After you understand these concepts, you can proceed with the data development and production steps.

  1. Use an administrator account to create production and development data sources.

    In the navigation pane on the left, click Data Source List to go to the Create MySQL Data Source page. Select the Development Environment and Production Environment checkboxes. Enter the Data Source Name and Data Source Description for each. Set Configuration Mode to Alibaba Cloud Instance Mode. Configure connection parameters such as Region, Instance, Database Name, Username, and Password. Then, click Create.

  2. A developer creates a business flow.

    On the Data Studio page, click the + Create button in the upper-left corner and select Create Business Flow from the drop-down menu.

  3. The developer creates a node in the business flow.

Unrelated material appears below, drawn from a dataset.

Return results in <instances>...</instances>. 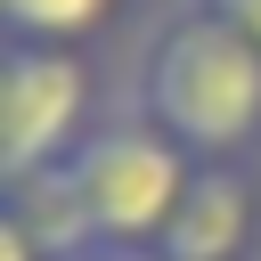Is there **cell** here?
I'll return each instance as SVG.
<instances>
[{"label": "cell", "mask_w": 261, "mask_h": 261, "mask_svg": "<svg viewBox=\"0 0 261 261\" xmlns=\"http://www.w3.org/2000/svg\"><path fill=\"white\" fill-rule=\"evenodd\" d=\"M196 163H245L261 147V49L204 0H171L130 49V98Z\"/></svg>", "instance_id": "cell-1"}, {"label": "cell", "mask_w": 261, "mask_h": 261, "mask_svg": "<svg viewBox=\"0 0 261 261\" xmlns=\"http://www.w3.org/2000/svg\"><path fill=\"white\" fill-rule=\"evenodd\" d=\"M196 171H204V163H196L188 147H171L155 122H139V114L122 106V114H106V122L73 147V163H57L49 179H57V196L73 204L90 253H155V245L171 237Z\"/></svg>", "instance_id": "cell-2"}, {"label": "cell", "mask_w": 261, "mask_h": 261, "mask_svg": "<svg viewBox=\"0 0 261 261\" xmlns=\"http://www.w3.org/2000/svg\"><path fill=\"white\" fill-rule=\"evenodd\" d=\"M98 65L90 49H33L0 41V179H49L98 130Z\"/></svg>", "instance_id": "cell-3"}, {"label": "cell", "mask_w": 261, "mask_h": 261, "mask_svg": "<svg viewBox=\"0 0 261 261\" xmlns=\"http://www.w3.org/2000/svg\"><path fill=\"white\" fill-rule=\"evenodd\" d=\"M253 228H261V188L245 163H204L171 237L155 245V261H253Z\"/></svg>", "instance_id": "cell-4"}, {"label": "cell", "mask_w": 261, "mask_h": 261, "mask_svg": "<svg viewBox=\"0 0 261 261\" xmlns=\"http://www.w3.org/2000/svg\"><path fill=\"white\" fill-rule=\"evenodd\" d=\"M114 16L122 0H0V33L33 49H90L114 33Z\"/></svg>", "instance_id": "cell-5"}, {"label": "cell", "mask_w": 261, "mask_h": 261, "mask_svg": "<svg viewBox=\"0 0 261 261\" xmlns=\"http://www.w3.org/2000/svg\"><path fill=\"white\" fill-rule=\"evenodd\" d=\"M204 8H220V16H228V24H237L253 49H261V0H204Z\"/></svg>", "instance_id": "cell-6"}, {"label": "cell", "mask_w": 261, "mask_h": 261, "mask_svg": "<svg viewBox=\"0 0 261 261\" xmlns=\"http://www.w3.org/2000/svg\"><path fill=\"white\" fill-rule=\"evenodd\" d=\"M82 261H155V253H82Z\"/></svg>", "instance_id": "cell-7"}]
</instances>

    In the navigation pane on the left, click Data Studio. Expand the destination business flow, right-click Workflow, and choose Create Node. In the submenu, select the desired node type, such as data integration (Offline Synchronization, Real-time Synchronization), MaxCompute (ODPS SQL, ODPS Spark, PyODPS 2, PyODPS 3), or algorithm (PAI Designer, PAI DLC, Recommendation Plus).

  4. The developer configures the node task, scheduling properties, and dependencies.

    In the code, reference system scheduling parameters using ${bdp.system.cyctime} and custom parameters using ${key1} and ${key2}. In the Scheduling parameters panel on the right, assign values to the custom parameters. For example, configure key1 with the time expression $[yyyymmdd] and key2 with $[yyyymmdd-1], with the source set to manual addition. In the Scheduling Configuration, set Rerun to Rerun upon success or failure and Effective Date to Permanent. Set Schedule Resource Group to Shared resource groups for scheduling. In the Scheduling Dependencies section, click Parse Input/Output from Code to automatically parse upstream dependency nodes and define the output name for the current node.

  5. The developer submits the task and initiates a code review.

    In the Submit dialog box, enter a Change Description. Select a reviewer from the Code Review drop-down list. Choose whether to perform Smoke Testing, and then click Confirm. After submission, you must go to Task Deployment to perform the deployment operation. Only then will the changes be synchronized to the production environment.

  6. The code reviewer reviews the code and decides whether to approve it for deployment.

    The review details page displays basic task information (such as Task Name, Object Type, Version Number, and Submission Time) and shows the differences between the Production Version and the Current Version in a side-by-side comparison. The page includes the Code Diff and Scheduling Configuration tabs. The code diff section highlights new or modified lines of code. The reviewer can use this information to determine whether the code changes meet the requirements.

  7. A user with O&M permissions can deploy the node to the production environment or cancel the deployment based on the node's changes.

    On the Create Deployment Package page, you can filter nodes pending deployment by criteria such as solution, business flow, and change type. The table displays the node ID, name, object type, change type, and status. When the status is Check passed, the Actions column provides the View, Deploy, Manage Test, and Cancel Deployment operations.

  8. The O&M engineer or developer goes to the deployment package page to view the deployment status.

    In the navigation pane on the left, click Deployment Package List. The table shows the ID, name, request time, deployment time, progress, and Deployment Status of each deployment package. A green checkmark with the status Success indicates that the deployment is complete.